- _Instructions to follow_:
Copy the lines of the material verbatim, from the line containing "How far is [257,395]" through the end of the material, and output only those lines.

====

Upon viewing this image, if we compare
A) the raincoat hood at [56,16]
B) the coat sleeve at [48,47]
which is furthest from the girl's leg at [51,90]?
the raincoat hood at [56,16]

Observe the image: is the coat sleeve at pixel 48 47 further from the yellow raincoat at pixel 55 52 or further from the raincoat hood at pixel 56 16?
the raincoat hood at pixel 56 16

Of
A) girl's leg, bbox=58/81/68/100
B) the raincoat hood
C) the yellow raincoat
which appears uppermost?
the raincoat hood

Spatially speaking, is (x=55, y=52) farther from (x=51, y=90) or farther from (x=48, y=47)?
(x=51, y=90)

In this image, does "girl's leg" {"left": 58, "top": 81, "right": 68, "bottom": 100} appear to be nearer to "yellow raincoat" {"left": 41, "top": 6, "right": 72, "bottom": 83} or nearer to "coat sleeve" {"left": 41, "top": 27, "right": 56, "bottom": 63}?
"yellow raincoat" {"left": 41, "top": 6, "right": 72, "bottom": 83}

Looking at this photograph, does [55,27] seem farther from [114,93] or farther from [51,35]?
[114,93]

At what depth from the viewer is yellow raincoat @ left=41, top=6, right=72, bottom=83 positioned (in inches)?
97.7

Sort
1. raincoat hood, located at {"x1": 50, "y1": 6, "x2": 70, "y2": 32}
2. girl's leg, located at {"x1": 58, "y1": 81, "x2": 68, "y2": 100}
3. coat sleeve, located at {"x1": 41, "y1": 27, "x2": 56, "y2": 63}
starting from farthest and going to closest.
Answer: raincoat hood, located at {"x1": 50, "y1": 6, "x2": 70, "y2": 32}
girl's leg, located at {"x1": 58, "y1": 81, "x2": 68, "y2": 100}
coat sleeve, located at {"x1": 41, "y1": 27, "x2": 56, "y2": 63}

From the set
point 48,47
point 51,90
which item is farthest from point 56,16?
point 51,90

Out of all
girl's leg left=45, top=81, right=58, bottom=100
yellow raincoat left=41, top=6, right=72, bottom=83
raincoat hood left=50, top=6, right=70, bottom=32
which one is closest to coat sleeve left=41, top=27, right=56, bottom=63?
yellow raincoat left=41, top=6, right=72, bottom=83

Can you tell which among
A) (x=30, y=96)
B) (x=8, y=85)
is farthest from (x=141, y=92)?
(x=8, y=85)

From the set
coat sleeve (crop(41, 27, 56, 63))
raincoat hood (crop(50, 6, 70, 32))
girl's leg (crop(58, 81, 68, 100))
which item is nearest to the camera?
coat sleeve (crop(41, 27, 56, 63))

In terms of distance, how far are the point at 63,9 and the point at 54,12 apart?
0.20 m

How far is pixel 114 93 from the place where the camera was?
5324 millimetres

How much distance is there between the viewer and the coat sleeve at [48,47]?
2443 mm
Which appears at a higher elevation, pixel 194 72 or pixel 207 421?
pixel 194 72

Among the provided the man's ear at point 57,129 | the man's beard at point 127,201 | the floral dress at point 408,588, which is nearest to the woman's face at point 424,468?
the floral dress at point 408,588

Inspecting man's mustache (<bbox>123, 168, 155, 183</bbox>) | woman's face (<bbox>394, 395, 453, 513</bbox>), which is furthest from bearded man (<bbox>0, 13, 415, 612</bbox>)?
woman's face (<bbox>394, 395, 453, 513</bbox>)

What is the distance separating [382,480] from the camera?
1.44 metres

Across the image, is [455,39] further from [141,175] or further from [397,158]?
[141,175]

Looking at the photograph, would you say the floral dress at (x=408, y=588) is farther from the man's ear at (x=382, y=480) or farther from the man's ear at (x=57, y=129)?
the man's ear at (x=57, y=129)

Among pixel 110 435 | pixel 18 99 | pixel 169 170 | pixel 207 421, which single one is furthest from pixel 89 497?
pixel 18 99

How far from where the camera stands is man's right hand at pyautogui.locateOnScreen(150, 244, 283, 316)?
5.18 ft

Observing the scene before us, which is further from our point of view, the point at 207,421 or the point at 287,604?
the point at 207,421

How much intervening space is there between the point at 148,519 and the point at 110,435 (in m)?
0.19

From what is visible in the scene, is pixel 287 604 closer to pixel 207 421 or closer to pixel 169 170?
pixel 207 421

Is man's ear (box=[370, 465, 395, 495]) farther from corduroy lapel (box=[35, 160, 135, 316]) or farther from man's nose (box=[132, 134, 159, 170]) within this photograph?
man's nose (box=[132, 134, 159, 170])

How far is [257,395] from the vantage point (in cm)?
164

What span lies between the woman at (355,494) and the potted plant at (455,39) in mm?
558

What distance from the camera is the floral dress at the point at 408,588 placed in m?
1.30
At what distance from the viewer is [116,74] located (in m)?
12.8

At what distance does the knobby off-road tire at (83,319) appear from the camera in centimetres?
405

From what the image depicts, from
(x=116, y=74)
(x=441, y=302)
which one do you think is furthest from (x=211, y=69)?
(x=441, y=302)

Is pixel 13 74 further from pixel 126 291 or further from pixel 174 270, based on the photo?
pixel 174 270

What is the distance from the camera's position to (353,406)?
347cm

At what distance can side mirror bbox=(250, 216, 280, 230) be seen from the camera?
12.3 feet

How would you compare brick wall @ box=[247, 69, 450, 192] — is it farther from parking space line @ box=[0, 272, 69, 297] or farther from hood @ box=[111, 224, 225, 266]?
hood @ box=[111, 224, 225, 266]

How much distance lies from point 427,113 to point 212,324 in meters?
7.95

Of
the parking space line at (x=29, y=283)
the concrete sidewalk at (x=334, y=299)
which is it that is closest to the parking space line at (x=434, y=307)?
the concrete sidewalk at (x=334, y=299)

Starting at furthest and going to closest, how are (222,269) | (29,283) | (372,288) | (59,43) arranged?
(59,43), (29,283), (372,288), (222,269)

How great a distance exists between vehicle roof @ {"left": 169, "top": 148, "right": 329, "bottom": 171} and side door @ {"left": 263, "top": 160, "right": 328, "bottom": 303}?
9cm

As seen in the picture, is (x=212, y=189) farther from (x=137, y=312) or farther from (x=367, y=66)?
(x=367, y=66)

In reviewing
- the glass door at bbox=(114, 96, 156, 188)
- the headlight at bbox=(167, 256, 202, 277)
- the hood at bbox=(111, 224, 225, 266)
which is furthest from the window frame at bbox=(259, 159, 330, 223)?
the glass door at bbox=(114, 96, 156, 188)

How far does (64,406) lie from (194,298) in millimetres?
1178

====

- _Solution to the problem_:
How far is [257,395] from the vantage point (in cm)?
164

What span lies between the woman at (355,494) and the potted plant at (455,39) in mm?
558

What distance from the camera is the floral dress at the point at 408,588 placed in m?
1.30
At what distance from the viewer is [116,74] located (in m)?
12.8

At what distance does the knobby off-road tire at (83,319) appear from the camera in centimetres?
405

From what the image depicts, from
(x=116, y=74)
(x=441, y=302)
which one do you think is furthest from (x=211, y=69)?
(x=441, y=302)

Is pixel 13 74 further from pixel 126 291 or further from pixel 174 270, based on the photo?
pixel 174 270

What is the distance from the camera's position to (353,406)?
347cm

At what distance can side mirror bbox=(250, 216, 280, 230) be seen from the camera?
12.3 feet

How would you compare brick wall @ box=[247, 69, 450, 192] — is it farther from parking space line @ box=[0, 272, 69, 297] or farther from hood @ box=[111, 224, 225, 266]?
hood @ box=[111, 224, 225, 266]

How much distance lies from point 427,113 to point 212,324 in meters?
7.95

Of
the parking space line at (x=29, y=283)
the concrete sidewalk at (x=334, y=299)
which is it that is closest to the parking space line at (x=434, y=307)?
the concrete sidewalk at (x=334, y=299)

Starting at furthest and going to closest, how are (222,269) | (29,283) | (372,288) | (59,43) arranged?
(59,43), (29,283), (372,288), (222,269)

How great a distance exists between vehicle roof @ {"left": 169, "top": 148, "right": 329, "bottom": 171} and side door @ {"left": 263, "top": 160, "right": 328, "bottom": 303}?
9cm

As seen in the picture, is (x=212, y=189) farther from (x=137, y=312) or farther from (x=367, y=66)?
(x=367, y=66)

In reviewing
- the glass door at bbox=(114, 96, 156, 188)
- the headlight at bbox=(167, 256, 202, 277)
- the hood at bbox=(111, 224, 225, 266)
which is furthest from the window frame at bbox=(259, 159, 330, 223)?
the glass door at bbox=(114, 96, 156, 188)

How far does (64,406) lie from (194,298) in millimetres?
1178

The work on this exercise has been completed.